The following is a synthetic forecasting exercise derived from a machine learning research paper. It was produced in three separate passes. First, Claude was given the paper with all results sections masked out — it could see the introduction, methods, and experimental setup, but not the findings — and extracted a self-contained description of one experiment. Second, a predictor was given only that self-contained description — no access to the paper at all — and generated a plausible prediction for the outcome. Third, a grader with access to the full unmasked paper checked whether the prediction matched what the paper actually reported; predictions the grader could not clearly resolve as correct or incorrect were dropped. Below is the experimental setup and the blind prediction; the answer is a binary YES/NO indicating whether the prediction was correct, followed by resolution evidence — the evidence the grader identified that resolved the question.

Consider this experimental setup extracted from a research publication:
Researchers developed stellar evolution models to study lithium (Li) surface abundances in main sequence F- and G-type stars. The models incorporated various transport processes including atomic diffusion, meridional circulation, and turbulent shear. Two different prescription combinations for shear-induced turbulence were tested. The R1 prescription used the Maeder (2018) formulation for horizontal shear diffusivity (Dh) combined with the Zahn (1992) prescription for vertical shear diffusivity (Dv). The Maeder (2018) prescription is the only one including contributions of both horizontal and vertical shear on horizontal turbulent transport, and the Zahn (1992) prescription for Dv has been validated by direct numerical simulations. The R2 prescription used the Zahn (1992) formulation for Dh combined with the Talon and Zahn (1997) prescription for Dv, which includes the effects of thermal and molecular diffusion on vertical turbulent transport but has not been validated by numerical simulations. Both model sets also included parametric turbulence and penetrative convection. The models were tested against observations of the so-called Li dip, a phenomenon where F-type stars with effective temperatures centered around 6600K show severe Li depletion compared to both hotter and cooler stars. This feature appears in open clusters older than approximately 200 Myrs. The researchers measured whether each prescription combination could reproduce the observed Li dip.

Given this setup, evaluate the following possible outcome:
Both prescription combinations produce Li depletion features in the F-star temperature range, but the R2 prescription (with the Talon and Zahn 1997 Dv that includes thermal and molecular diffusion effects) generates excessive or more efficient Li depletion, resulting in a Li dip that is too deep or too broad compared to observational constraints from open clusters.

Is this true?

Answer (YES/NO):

About this task
Every entry must be output again, exactly as written above.

Solution for this problem
The following is a synthetic forecasting exercise derived from a machine learning research paper. It was produced in three separate passes. First, Claude was given the paper with all results sections masked out — it could see the introduction, methods, and experimental setup, but not the findings — and extracted a self-contained description of one experiment. Second, a predictor was given only that self-contained description — no access to the paper at all — and generated a plausible prediction for the outcome. Third, a grader with access to the full unmasked paper checked whether the prediction matched what the paper actually reported; predictions the grader could not clearly resolve as correct or incorrect were dropped. Below is the experimental setup and the blind prediction; the answer is a binary YES/NO indicating whether the prediction was correct, followed by resolution evidence — the evidence the grader identified that resolved the question.

Consider this experimental setup extracted from a research publication:
Researchers developed stellar evolution models to study lithium (Li) surface abundances in main sequence F- and G-type stars. The models incorporated various transport processes including atomic diffusion, meridional circulation, and turbulent shear. Two different prescription combinations for shear-induced turbulence were tested. The R1 prescription used the Maeder (2018) formulation for horizontal shear diffusivity (Dh) combined with the Zahn (1992) prescription for vertical shear diffusivity (Dv). The Maeder (2018) prescription is the only one including contributions of both horizontal and vertical shear on horizontal turbulent transport, and the Zahn (1992) prescription for Dv has been validated by direct numerical simulations. The R2 prescription used the Zahn (1992) formulation for Dh combined with the Talon and Zahn (1997) prescription for Dv, which includes the effects of thermal and molecular diffusion on vertical turbulent transport but has not been validated by numerical simulations. Both model sets also included parametric turbulence and penetrative convection. The models were tested against observations of the so-called Li dip, a phenomenon where F-type stars with effective temperatures centered around 6600K show severe Li depletion compared to both hotter and cooler stars. This feature appears in open clusters older than approximately 200 Myrs. The researchers measured whether each prescription combination could reproduce the observed Li dip.

Given this setup, evaluate the following possible outcome:
Both prescription combinations produce Li depletion features in the F-star temperature range, but the R2 prescription (with the Talon and Zahn 1997 Dv that includes thermal and molecular diffusion effects) generates excessive or more efficient Li depletion, resulting in a Li dip that is too deep or too broad compared to observational constraints from open clusters.

Is this true?

Answer (YES/NO):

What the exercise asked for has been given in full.